== Given request ==
Tally the lines in the records below that contain the string "blue", matching case exactly. Reply with the number alone.

== Exercise material ==
___

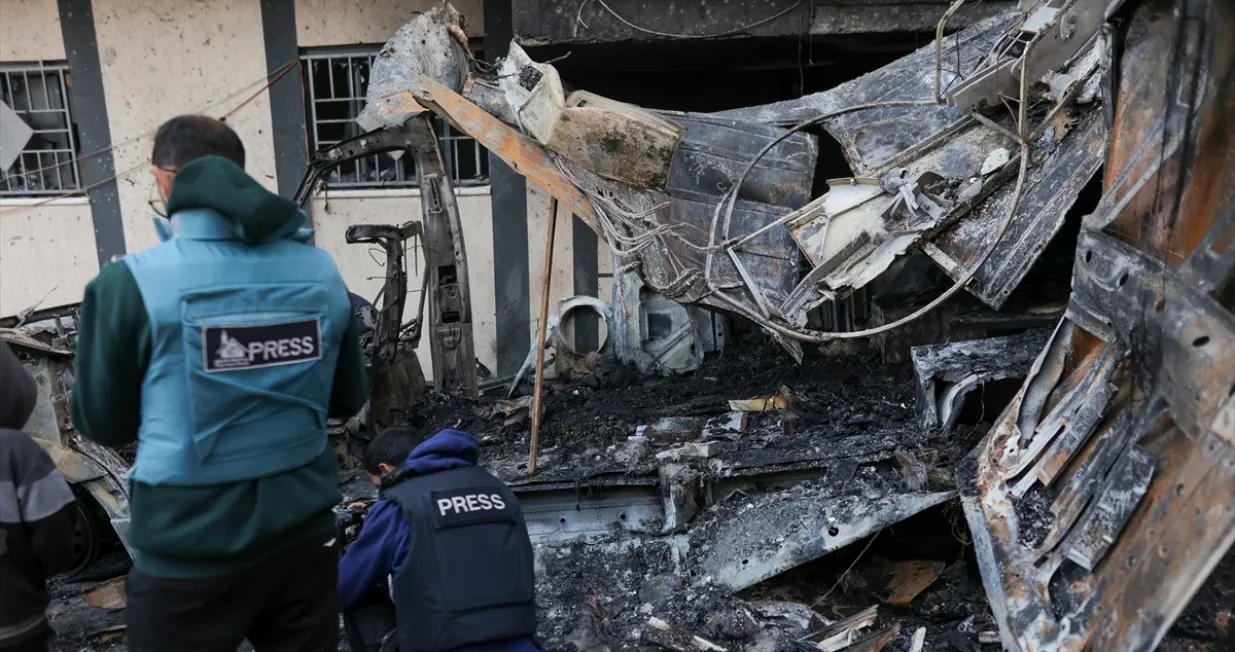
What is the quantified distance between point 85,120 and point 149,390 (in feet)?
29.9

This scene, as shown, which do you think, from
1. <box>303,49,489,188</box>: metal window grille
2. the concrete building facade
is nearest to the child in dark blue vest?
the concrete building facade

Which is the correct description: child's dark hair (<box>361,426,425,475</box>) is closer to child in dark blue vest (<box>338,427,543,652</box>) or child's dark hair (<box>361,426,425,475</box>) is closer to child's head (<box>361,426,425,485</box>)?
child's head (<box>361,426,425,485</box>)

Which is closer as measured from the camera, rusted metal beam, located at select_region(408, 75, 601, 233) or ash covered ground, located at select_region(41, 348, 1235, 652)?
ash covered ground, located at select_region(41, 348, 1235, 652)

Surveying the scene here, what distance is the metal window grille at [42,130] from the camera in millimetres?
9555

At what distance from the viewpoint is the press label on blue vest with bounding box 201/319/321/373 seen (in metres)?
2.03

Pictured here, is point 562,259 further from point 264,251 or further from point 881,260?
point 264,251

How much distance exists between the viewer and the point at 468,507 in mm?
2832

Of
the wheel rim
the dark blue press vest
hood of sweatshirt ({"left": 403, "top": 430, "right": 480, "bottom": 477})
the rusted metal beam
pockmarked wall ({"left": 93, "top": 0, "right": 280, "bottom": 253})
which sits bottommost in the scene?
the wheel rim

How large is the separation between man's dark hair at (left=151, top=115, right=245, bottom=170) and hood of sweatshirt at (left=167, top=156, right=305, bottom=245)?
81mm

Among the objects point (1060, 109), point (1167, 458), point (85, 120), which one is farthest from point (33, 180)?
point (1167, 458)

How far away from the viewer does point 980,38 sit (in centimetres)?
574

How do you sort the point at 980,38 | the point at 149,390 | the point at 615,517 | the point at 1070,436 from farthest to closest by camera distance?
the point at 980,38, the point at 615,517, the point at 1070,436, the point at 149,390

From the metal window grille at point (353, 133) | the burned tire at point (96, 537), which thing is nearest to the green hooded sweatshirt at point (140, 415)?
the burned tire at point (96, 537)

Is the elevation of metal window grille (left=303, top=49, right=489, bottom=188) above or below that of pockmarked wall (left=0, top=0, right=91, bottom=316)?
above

___

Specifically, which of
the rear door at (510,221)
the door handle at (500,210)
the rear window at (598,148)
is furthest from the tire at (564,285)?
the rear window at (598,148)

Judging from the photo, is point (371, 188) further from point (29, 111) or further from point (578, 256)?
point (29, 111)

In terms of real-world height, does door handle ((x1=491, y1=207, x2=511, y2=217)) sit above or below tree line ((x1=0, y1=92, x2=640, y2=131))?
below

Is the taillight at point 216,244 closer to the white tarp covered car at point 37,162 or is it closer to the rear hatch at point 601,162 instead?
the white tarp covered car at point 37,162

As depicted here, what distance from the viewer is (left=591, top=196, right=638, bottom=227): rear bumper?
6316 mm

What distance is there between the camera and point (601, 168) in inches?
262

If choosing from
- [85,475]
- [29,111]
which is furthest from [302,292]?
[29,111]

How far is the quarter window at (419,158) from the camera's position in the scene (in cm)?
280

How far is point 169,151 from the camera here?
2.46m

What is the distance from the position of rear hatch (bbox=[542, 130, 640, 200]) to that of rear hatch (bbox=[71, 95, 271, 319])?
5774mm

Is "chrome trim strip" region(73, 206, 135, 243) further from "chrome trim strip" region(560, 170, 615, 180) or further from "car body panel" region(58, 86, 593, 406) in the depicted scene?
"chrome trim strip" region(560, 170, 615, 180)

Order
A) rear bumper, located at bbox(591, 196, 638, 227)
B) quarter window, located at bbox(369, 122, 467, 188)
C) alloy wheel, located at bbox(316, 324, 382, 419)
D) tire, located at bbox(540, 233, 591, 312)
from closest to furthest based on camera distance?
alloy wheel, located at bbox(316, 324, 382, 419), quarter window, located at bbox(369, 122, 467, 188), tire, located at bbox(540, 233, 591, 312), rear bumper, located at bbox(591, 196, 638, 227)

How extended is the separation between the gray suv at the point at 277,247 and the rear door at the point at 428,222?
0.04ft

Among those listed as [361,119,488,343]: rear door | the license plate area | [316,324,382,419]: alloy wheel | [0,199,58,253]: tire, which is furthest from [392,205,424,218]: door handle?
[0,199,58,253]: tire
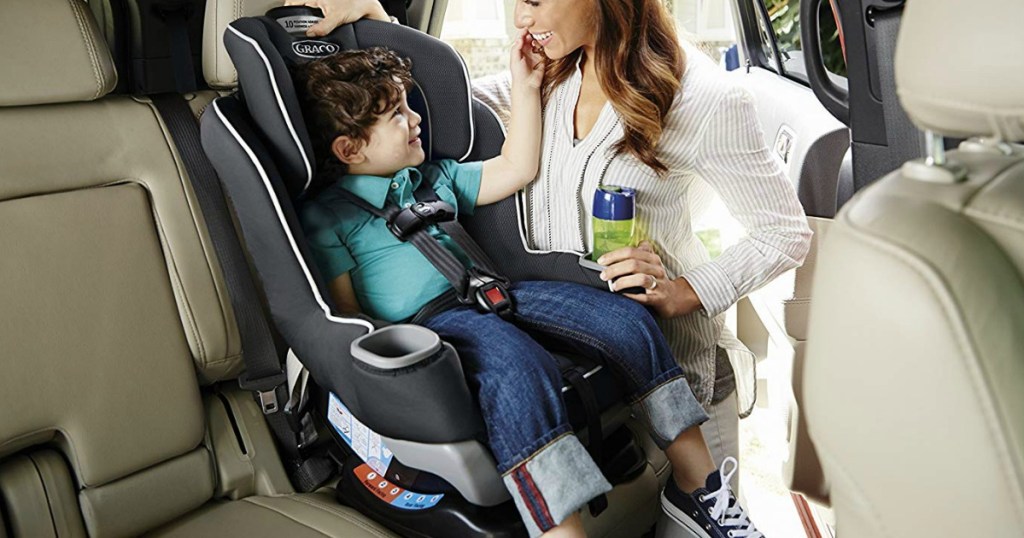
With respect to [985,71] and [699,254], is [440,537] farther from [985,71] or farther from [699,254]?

___

== Exercise result ==
4